In the present case, DLK responded rapidly to the intensive topical steroid treatment and completely resolved in one week, as reported in previous studies [2,4,10]. It is possibly because the DLK was detected in earlier stage. Studies suggested that aggressive treatment of corneal inflammatory response is mandatory to prevent sequelae, such as, corneal melting, and prompt diagnosis and treatment can result in resolution of DLK without sequelae [2,3,9,15].

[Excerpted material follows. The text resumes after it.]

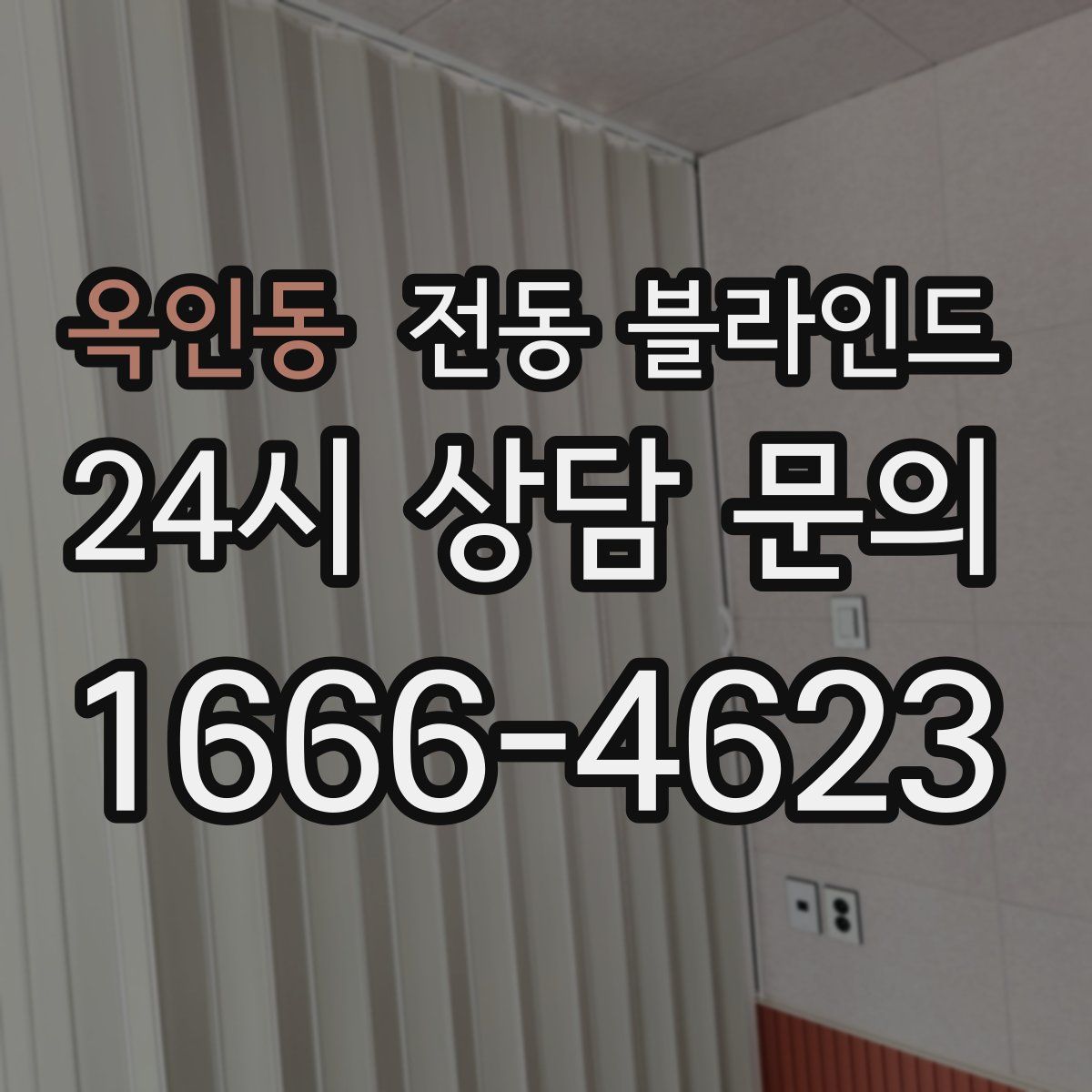옥인동 전동 블라인드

In conclusion, attention should be paid to the increased risk of DLK when performing SMILE procedures in eyes with MGD. Preoperative treatment of MGD using warm compression, lid hygiene, and medications, such as, topical antibiotics and steroids can be helpful for the prevention of DLK. Prompt diagnosis and aggressive topical steroid treatment is necessary for good anatomical and visual outcome.
Article Information
Author contributions
All the work was done by SBH.
Conflicts of interest
No potential conflict of interest relevant to this article was reported.
Funding
This paper was supported by the Basic Science Research Program through the National Research Foundation of Korea (NRF) funded by the Ministry of Education (Grant No. NRF-2021R1F1A1048448).
Data availability
Not applicable.
Fig. 1.Still images of the intraoperative videos. (A) Meibomian gland secretion (arrows) floating on the ocular surface was detected after the lenticule extraction in the right eye. (B) Meibomian gland secretion (arrows) on the upper eyelid was visible in the left eye during lenticule separation.
Fig. 2.Anterior segment photographs at the second day after surgery. (A, B) Stage I diffuse lamellar keratitis with multiple granular infiltrates (arrows) was observed at the interface in the right eye.
Fig. 3.Anterior segment photographs at the fifth day after surgery. (A, B) Improvement in diffuse lamellar keratitis can be observed at the corneal interface.